In the subway during commutes, in noisy restaurants, with the broadcast, music, and people’s voices all around, it seems like nothing interferes with your conversation with your companions. And this is a special advantage the brain exhibits when processing auditory information—it can focus attention on interesting conversations or sounds while ignoring other irrelevant noises.

In fact, more than 70 years ago, neuroscientists noticed this remarkable ability of the brain, which they termed the “cocktail party effect.”

“Although we unconsciously utilize this advantage of the brain every day, effortlessly identifying specific target sounds in mixed noises, making computers do the same is very challenging.” Recently, a team led by Professor Yuan Kexin from the School of Biomedical Engineering at Tsinghua University, in collaboration with Professor Hu Xiaolin’s team from the Computer Science Department of the same university, based on the principles of integrating multimodal sensory information in the mammalian thalamus and cortex, developed a new brain-inspired AI model (CTCNet) that achieved a breakthrough in mixed speech separation technology, allowing computers to further mimic the behavior of the human brain in “listening.” The research findings were published in the latest issue of IEEE Transactions on Pattern Analysis and Machine Intelligence.

Computers Still Cannot Effectively Separate Two Voices

It is understood that existing multimodal speech separation methods mostly simulate the cortical pathway of mammals, from lower functional areas (such as primary visual and auditory cortices) to higher functional areas (such as higher visual and auditory cortices). Meanwhile, in the field of artificial intelligence (AI), there has been no effective way to make computers effectively separate two people’s voices.

However, in the integration of auditory and visual information, the subcortical structures represented by the thalamus play an essential role.

During the Latest interview that Yuan Kexin’s team has long focused on the auditory processing mechanisms of the brain, and in recent years, a series of works have gradually revealed the connections, functions, and working mechanisms of the superior auditory thalamus.

“As a key central node for processing auditory information, the superior auditory thalamus has bimodal characteristics of auditory and visual senses. Its ventral medial part plays a crucial role in mediating the perception of danger triggered by auditory and visual stimuli; its dorsal part receives projections from the 5th layer of the auditory cortex as well as projections from the 5th layer of the visual cortex, forming a cortical-thalamic-cortical (CTC) loop connection architecture as a whole.” Yuan Kexin said, indicating that the superior auditory thalamus may enhance auditory perception by integrating auditory and visual information through special connection patterns.

Inspired by the connectivity characteristics of the dorsal superior auditory thalamus, Yuan Kexin’s team collaborated with Hu Xiaolin’s team to propose a cortical-thalamic-cortical neural network (CTCNet) to perform audio-visual speech separation tasks.

New Model Opens Brain-Inspired Paradigm

According to the introduction, the CTCNet model consists of three modules: auditory sub-network, visual sub-network, and auditory-visual fusion sub-network, which respectively simulate the auditory cortex, visual cortex, and dorsal superior auditory thalamus.
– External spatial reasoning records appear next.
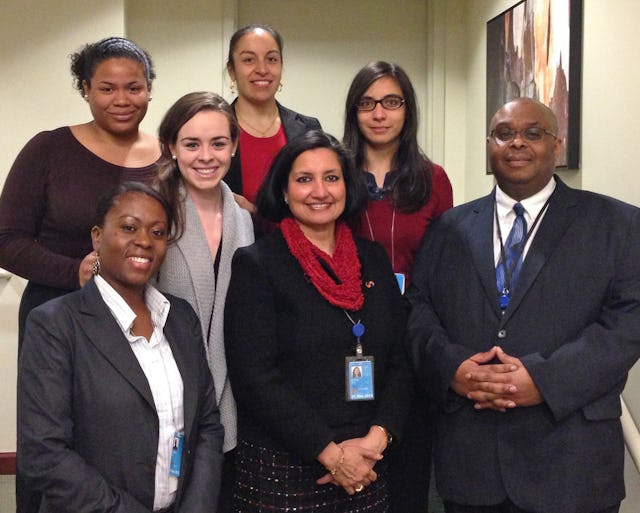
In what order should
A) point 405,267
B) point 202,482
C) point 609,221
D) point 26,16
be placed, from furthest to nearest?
point 26,16, point 405,267, point 609,221, point 202,482

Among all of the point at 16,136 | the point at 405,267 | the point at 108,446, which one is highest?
the point at 16,136

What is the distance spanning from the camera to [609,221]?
2078 millimetres

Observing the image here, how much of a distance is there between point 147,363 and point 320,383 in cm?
49

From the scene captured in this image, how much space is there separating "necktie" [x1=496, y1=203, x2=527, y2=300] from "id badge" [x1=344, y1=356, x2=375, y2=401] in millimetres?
419

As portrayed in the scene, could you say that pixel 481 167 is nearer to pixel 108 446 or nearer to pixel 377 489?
pixel 377 489

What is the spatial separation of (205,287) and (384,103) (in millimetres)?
862

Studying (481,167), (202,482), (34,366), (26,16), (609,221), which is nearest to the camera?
(34,366)

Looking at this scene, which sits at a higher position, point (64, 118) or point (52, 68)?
point (52, 68)

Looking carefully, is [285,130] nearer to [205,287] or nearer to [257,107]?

Its basic working principle is as follows: first, auditory information (speech) and visual information (lip movement) are processed independently in separate auditory and visual sub-networks in a bottom-up manner; then, the processed auditory and visual information is fused at multiple time resolution scales in the auditory-visual fusion sub-network through top-down connections; finally, the fused information is fed back to the auditory and visual sub-networks. This process is repeated several times, ultimately outputting to the auditory sub-network.
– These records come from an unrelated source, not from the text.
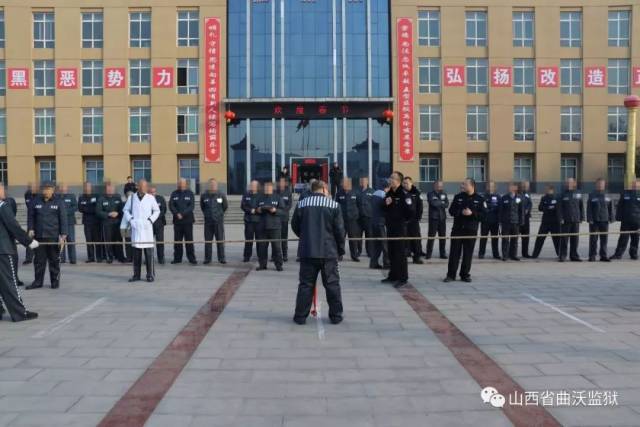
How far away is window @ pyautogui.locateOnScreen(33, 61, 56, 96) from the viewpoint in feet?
131

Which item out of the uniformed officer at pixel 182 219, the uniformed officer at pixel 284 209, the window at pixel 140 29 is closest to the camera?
the uniformed officer at pixel 284 209

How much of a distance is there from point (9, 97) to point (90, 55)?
622 centimetres

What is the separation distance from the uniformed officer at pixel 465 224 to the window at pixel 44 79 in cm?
3662

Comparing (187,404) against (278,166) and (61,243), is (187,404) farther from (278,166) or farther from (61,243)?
(278,166)

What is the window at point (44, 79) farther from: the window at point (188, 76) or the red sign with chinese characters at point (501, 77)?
the red sign with chinese characters at point (501, 77)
Research shows that testing results on three speech separation benchmark datasets demonstrate that CTCNet can accurately separate mixed speech with the assistance of visual information (lip movement) under extremely few parameters.

Yuan Kexin stated that the speech separation model CTCNet is a brain-inspired AI model constructed based on the fusion ability of the dorsal superior auditory thalamus and its cortical-thalamic-cortical loop connection architecture. By repeatedly fusing and processing auditory and visual information, AI can better achieve the “cocktail party effect.”
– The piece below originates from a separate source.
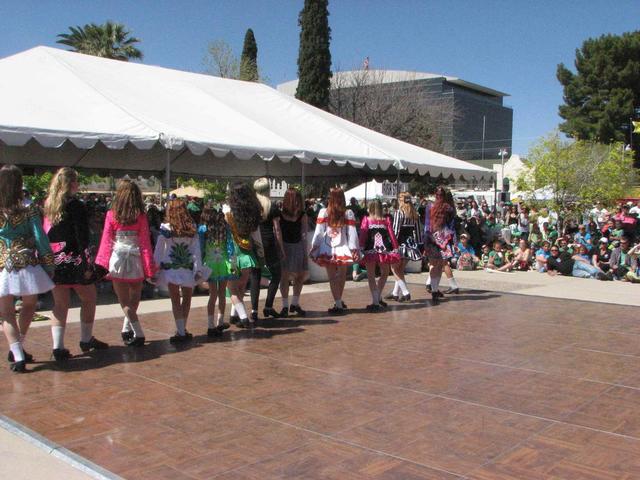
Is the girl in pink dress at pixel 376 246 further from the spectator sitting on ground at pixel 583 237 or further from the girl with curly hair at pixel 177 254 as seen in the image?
the spectator sitting on ground at pixel 583 237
“The speech separation performance of the new model is significantly ahead of existing methods, not only providing a new brain-inspired paradigm for computer perception information processing but also having the potential to play an important role in intelligent assistants, autonomous driving, and other fields.” One of the lead authors of the study, Yuan Kexin, said that in the future, the research team will further enhance the perceptual capabilities of artificial intelligence systems in natural scenes based on self-developed organizational optical transparency methods by deeply analyzing the input-output connection patterns of the superior auditory thalamus at the single-neuron level.

It is reported that Li Kai, a master’s student at Tsinghua University, is the first author of the paper, Tsinghua University postdoctoral fellow Xie Fenghua, and doctoral student Chen Hang are the second and third authors of the paper respectively, and Yuan Kexin and Hu Xiaolin are co-corresponding authors of the paper.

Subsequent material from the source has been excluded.